Obtuvo también un aluvión más de llamadas perdidas, y algo que le llamó la atención de manera especial. El profesor Puigdevall le había copiado el correo electrónico que había enviado a Fevzi, y éste lo replicó también al adjuntar un informe sobre el pergamino. Repasó con atención el contenido del mail: algo no cuadraba con la sospecha que recaía sobre el profesor. Aquel escrito no se ajustaba al de un delator.
A duras penas pudo comprender el contenido del informe, entre otras cosas, porque la pequeña pantalla de su PDA no permitía una visión eficiente. Alcanzó, sin embargo, a entender la considerable trascendencia de su contenido, para ayudar en la investigación y argumentación de su inocencia.

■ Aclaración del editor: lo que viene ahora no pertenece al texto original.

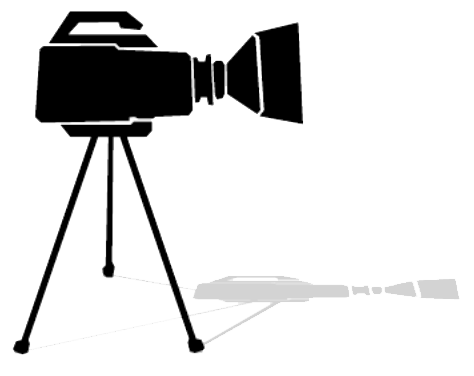 Camera sur trepied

Motivo por el que reenvió desde el mismo móvil toda esa documentación a su abogado, José Luis Gomis.
La avioneta viró rumbo al sureste, lo que le provocó cierto mareo. Tras estabilizarse de nuevo, procedió a cambiar la tarjeta SIM e introdujo la que le había facilitado Gomis.

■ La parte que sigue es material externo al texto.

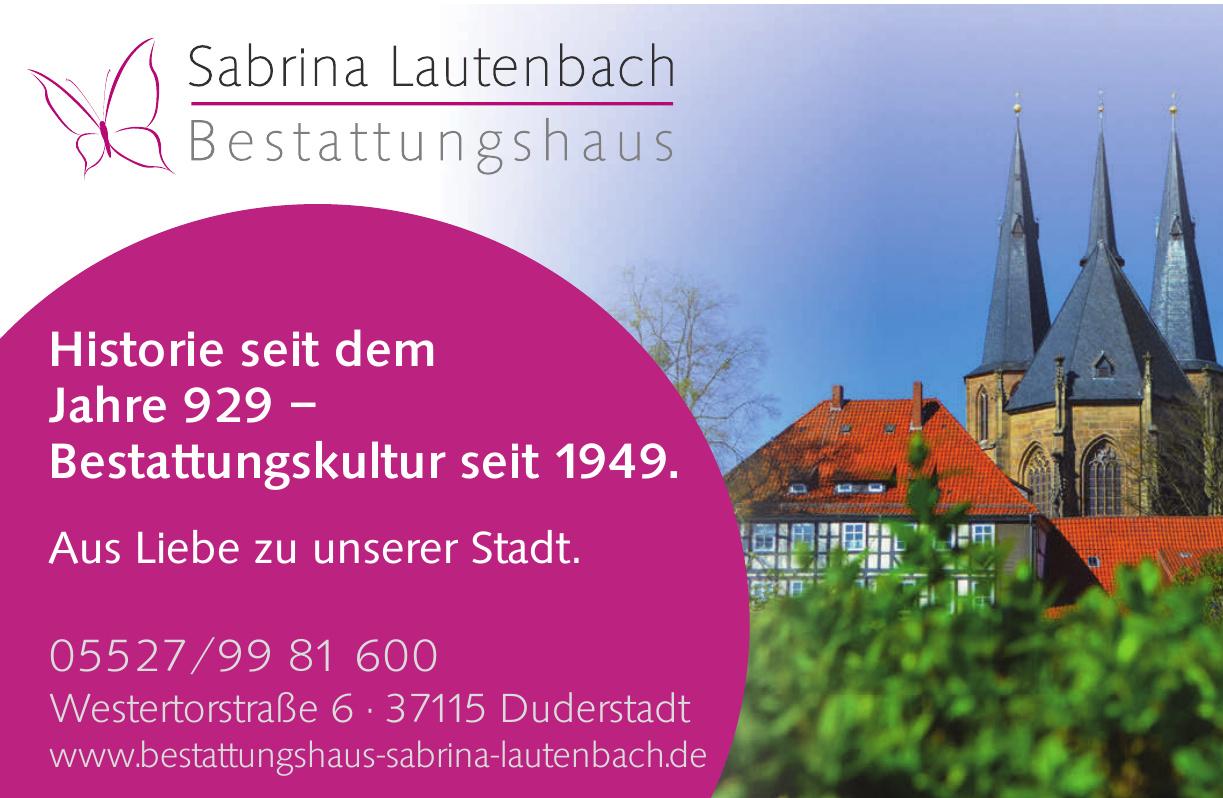 Sabrina Lautenbach Bestattungshaus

—¿Has acabado ya? —vociferó Corbella.
—No, aún no. Debo hacer una llamada.
En ese momento, la casualidad hizo que recibiese una del abogado.
—¿Sí? ¿Dígame? ¿Cómo?
Luis Corbella se reía. Le alargó unos auriculares para que los conectara al móvil.
—¿Me oyes ahora? ¿José Luis? Bien, bien, pronto en Tamanrasset. ¿Cómo está Berta? ¡Menos mal! ¿Qué le pasa a tu voz? Se te oye gangoso. ¿Sabes algo del profesor? Ya… he llegado a la misma conclusión. No, te lo conté todo, te lo aseguro. Pero ¿por qué? Te he reenviado un par de correos que he recibido del profesor y de Fevzi. Hablan de la posibilidad de que un policía perteneciera a una Orden de la Divina… Divina… ahora no recuerdo. Además me ha enviado un informe interesante, analízalo también, podría ser importante. Oye, el piloto ya me mira mal, tengo que colgar. Gracias, José Luis.
Tras la conversación, Arnau quedó ensimismado.
Se escribía otra página más de su vida, hostigada desde el ochenta y siete por el terror y el crimen. Un duro aprendizaje para llegar quién sabe dónde, ni cuándo, ni por qué.
Otra agitada experiencia más, en una existencia que parecía implorar reposo, agotada de tanto zarandeo.
A través de la minúscula ventanilla, observaba las interminables extensiones de tierra desértica: arena y polvo; sol y calor.
Un ligero lagrimeo nacido desde la melancolía desvanecía el paisaje, donde un juego de sombras dibujaba en la llanura la silueta de dunas rojizas y peñascos rocosos, esculpidos desde el frío y el calor extremos, desde los vientos y el azote de las tormentas de arena.